**Information:**

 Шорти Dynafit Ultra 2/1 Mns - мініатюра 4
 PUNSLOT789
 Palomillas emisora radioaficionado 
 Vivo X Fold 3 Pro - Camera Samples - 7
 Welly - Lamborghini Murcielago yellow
--
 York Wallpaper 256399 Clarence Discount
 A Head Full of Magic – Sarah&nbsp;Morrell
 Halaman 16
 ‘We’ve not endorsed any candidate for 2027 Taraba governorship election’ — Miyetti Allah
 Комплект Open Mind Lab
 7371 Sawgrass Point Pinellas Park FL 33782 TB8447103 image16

**Exercise prompt:** The reply should hold only the lines of the listing above starting at the line containing "Комплект Open Mind Lab" and ending at the line containing "7371 Sawgrass Point", exactly as written.

**Solved exercise:**
 Комплект Open Mind Lab
 7371 Sawgrass Point Pinellas Park FL 33782 TB8447103 image16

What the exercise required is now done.